But Rackham was no longer listening. Courage, she said. Yet courage was not a thing he had thought of one way or another; certainly it had nothing to do with his meeting with La Bouche. Courage was not a virtue but a necessity, since without it there could simply be no life as he knew it.
But such abstract contemplation was too much for a man wearied with two wounds and the torpid heat of the afternoon. Easier to lounge in his seat, feeling his stiffened muscles relax, conscious of the somehow comforting presence of this strange woman beside him. He was dreamily surprised when he remembered the dislike with which he had regarded her at first. His resentment had faded: even when he recalled how she had urged La Bouche to kill him he felt only curiosity. And that could wait.
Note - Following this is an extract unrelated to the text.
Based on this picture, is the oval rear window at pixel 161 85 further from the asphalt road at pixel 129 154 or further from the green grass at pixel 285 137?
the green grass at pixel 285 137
With his eyes shut he slumped in his seat, and his last recollection was of an arm about his shoulders and of soft, perfumed flesh pillowing his head.
7. THE AMOROUS INVALID
When Rackham opened his eyes again it was to look upon a high, airy, white-walled room with screen doors overlooking a pleasant garden. He was lying in a huge four-poster bed, marvellously soft, and screened by mosquito curtains. The verandah doors were open, and by turning his head he could see just a little of the foliage in the garden, and the high palisade beyond.
This was her house; she had been bringing him to it when he had fallen asleep. He could not remember arriving, but he had a vague recollection of lying on this very bed while a tall, lean man with heavy jowls bent over him. It had been dusk, with candles in the room, and his last memory was of those little spears of light burning in the dark.
It was a long time since he had lain in a bed like this, and for several minutes he savoured the pleasant drowsiness of his situation. His side was stiff, and his bandaged left hand was aching slightly, but for the rest he was at ease and content to wait until someone should break in upon his rest. So he drowsed gently until a sound in the doorway disturbed him, and he opened his eyes to see Mistress Bonney watching him. He began to struggle into an upright position, but she stopped him with a smile and a raised hand as she came forward. It was the first time he had seen her standing, and it came as a shock to him to realise that she must be nearly as tall as himself. Her figure was in proportion to her height; her shoulders wide and her arms powerful for all their deceptive smoothness. But any impression of masculinity was dispelled by the slimness of her waist, the fullness of the rounded breasts half revealed by her low-cut gown of yellow muslin, and the grace with which she moved.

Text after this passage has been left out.